(Stored items)
————————
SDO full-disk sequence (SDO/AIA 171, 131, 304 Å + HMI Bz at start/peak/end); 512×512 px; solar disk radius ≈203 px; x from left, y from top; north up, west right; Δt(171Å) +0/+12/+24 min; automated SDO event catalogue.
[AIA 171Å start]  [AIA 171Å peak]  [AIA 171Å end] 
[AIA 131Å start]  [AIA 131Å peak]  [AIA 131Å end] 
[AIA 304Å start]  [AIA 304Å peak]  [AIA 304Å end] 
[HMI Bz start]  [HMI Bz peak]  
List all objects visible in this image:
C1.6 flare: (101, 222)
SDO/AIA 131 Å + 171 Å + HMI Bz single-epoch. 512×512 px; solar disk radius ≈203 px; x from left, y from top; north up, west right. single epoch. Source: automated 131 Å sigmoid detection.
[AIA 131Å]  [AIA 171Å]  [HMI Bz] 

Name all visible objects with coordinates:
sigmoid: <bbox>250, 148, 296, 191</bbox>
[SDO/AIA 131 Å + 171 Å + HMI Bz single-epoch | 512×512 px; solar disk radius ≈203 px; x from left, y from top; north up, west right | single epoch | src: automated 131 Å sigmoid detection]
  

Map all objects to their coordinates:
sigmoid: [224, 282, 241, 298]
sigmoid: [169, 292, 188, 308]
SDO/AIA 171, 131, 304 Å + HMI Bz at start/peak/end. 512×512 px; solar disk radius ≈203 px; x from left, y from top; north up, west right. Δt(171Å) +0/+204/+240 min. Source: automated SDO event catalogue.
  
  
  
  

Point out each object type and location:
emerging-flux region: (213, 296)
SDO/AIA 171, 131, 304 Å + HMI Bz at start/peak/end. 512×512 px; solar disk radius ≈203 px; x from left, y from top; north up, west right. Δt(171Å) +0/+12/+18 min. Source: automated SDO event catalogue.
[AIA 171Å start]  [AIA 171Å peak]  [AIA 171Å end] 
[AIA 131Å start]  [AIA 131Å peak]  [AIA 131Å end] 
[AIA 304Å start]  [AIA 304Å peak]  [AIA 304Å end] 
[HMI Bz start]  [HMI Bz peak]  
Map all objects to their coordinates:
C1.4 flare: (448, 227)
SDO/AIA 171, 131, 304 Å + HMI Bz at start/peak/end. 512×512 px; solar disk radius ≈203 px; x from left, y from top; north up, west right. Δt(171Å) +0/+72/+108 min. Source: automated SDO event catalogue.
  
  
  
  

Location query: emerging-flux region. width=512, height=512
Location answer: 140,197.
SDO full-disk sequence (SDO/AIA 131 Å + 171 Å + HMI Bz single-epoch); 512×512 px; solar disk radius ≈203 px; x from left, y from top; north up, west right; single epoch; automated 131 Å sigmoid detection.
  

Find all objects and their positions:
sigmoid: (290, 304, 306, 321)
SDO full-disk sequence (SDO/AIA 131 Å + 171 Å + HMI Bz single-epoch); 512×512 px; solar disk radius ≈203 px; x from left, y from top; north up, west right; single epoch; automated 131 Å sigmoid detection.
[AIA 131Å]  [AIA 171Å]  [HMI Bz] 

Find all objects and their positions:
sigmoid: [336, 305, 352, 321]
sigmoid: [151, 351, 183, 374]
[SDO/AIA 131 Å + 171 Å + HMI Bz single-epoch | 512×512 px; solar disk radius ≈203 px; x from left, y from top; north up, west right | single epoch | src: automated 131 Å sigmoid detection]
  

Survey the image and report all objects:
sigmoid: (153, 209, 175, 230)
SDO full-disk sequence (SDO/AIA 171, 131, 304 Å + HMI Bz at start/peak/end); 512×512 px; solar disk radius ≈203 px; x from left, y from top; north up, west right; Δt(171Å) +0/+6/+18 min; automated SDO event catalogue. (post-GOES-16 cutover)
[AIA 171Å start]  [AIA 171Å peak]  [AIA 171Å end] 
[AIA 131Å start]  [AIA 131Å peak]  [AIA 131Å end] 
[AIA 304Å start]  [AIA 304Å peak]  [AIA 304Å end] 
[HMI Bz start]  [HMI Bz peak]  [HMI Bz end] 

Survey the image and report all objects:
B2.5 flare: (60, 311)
————————
EXERCISE AIM ▸
Please filter the data down to the lines containing the word "Source".

WRITTEN ANSWER ▸
SDO/AIA 131 Å + 171 Å + HMI Bz single-epoch. 512×512 px; solar disk radius ≈203 px; x from left, y from top; north up, west right. single epoch. Source: automated 131 Å sigmoid detection.
SDO/AIA 171, 131, 304 Å + HMI Bz at start/peak/end. 512×512 px; solar disk radius ≈203 px; x from left, y from top; north up, west right. Δt(171Å) +0/+204/+240 min. Source: automated SDO event catalogue.
SDO/AIA 171, 131, 304 Å + HMI Bz at start/peak/end. 512×512 px; solar disk radius ≈203 px; x from left, y from top; north up, west right. Δt(171Å) +0/+12/+18 min. Source: automated SDO event catalogue.
SDO/AIA 171, 131, 304 Å + HMI Bz at start/peak/end. 512×512 px; solar disk radius ≈203 px; x from left, y from top; north up, west right. Δt(171Å) +0/+72/+108 min. Source: automated SDO event catalogue.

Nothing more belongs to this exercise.